Abdel-Magied accused Shriver of “racial supremacy,” cultural “disrespect,” and the “kind of attitude that lays the foundation for prejudice, for hate, for genocide.” Shriver’s speech was “a celebration of the unfettered exploitation of the experiences of others.” Cleave did not have the right to write Little Bee, because “the actual Nigerian woman can’t get published or reviewed.”
Nor was it possible for us to read Shriver’s actual words, at first. The organizers of the Brisbane conference removed her speech from their website. The Guardian ran Abdel-Magied’s attack three days before it published a transcript of Shriver’s speech. Her concerns about censorship had been censored.
“In our age,” Orwell wrote in “The Prevention of Literature” (1946), “the idea of intellectual liberty is under attack from two directions. On the one side are its theoretical enemies, the apologists of totalitarianism, and on the other its immediate, practical enemies, monopoly and bureaucracy.”

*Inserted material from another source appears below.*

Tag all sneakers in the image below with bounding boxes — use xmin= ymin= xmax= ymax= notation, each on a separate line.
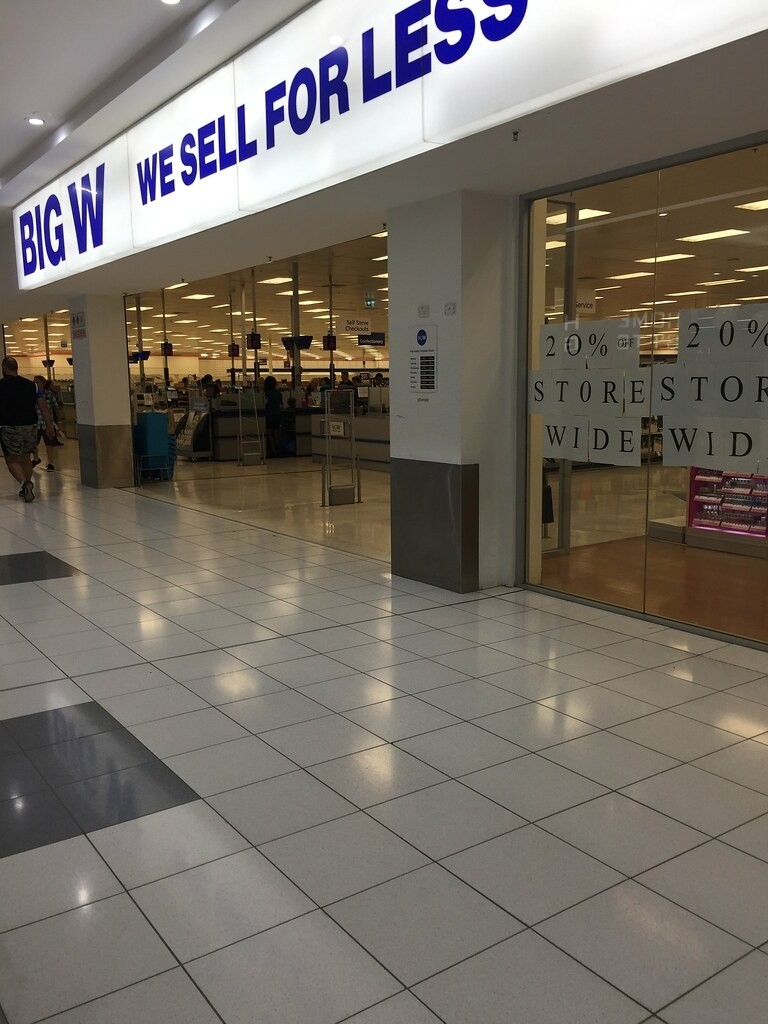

The “practical enemies” are economic, and erode intellectual independence by demanding conformity of product. The “theoretical enemies” are the real danger. Deliberately or not, the theorists wish to prevent literature entirely. They demand the “falsification of reality” according to their preferred dogma.
This denies the nature of literary creation. All art grows by appropriation, and “the imagination, like certain wild animals, will not breed in captivity.” To condition the right to write on an author’s place in the hierarchies of sex, color, and class is to replace the challenges of the market with the strictures of dictatorship.
Fiction is not true; that is why it is easily dismissed. Fiction is made up; that is why every species of tyrant and bully has sought to limit it. Works of art possess the power to evoke other lives and other states of mind, to create private emotions and empathy with those different from us. Privacy and empathy are foundational to liberal civilization. For the same reason, they are anathema to tyrants.
The peculiarity of Western culture, Orwell observed, was that the “intellectuals,” the people who stand to gain most from creative liberty, are the ones calling for censorship. It makes little difference whether the censorship is that of Communists and class snobs, as in Orwell’s day, or academics and Islamists, as in ours. The outcomes are the same: the restriction of individual expression and impoverishment of culture.
Imagine your mind without the “cultural appropriation” of Othello and Huckleberry Finn, or the colonization of the English language by Joseph Conrad and Vladimir Nabokov, or the colonization of England by T. S. Eliot and Henry James. No more popular music, either, because the chords of the blues came from English hymns. And the French are taking back the movies. What remains is parched, gray dullness, politically correct and utterly barren. If we try hard enough, Orwell thought, we might be able to extinguish entirely the “liberal culture that we have lived in since the Renaissance.”
As Shriver said, the democratic exchange of people and ideas is “self-evidently one of the most productive, fascinating aspects of modern urban life.” The right to “appropriate” should not be in question, only the quality of the appropriation. Which brings us to the tartan pantaloons that Yassmin Abdel-Magied sports in the photograph on her Wikipedia page. This is a shameful appropriation of the indigenous culture of Scotland’s first people—not appropriate.
Dominic Green, the author of Three Empires on the Nile, teaches politics at Boston College.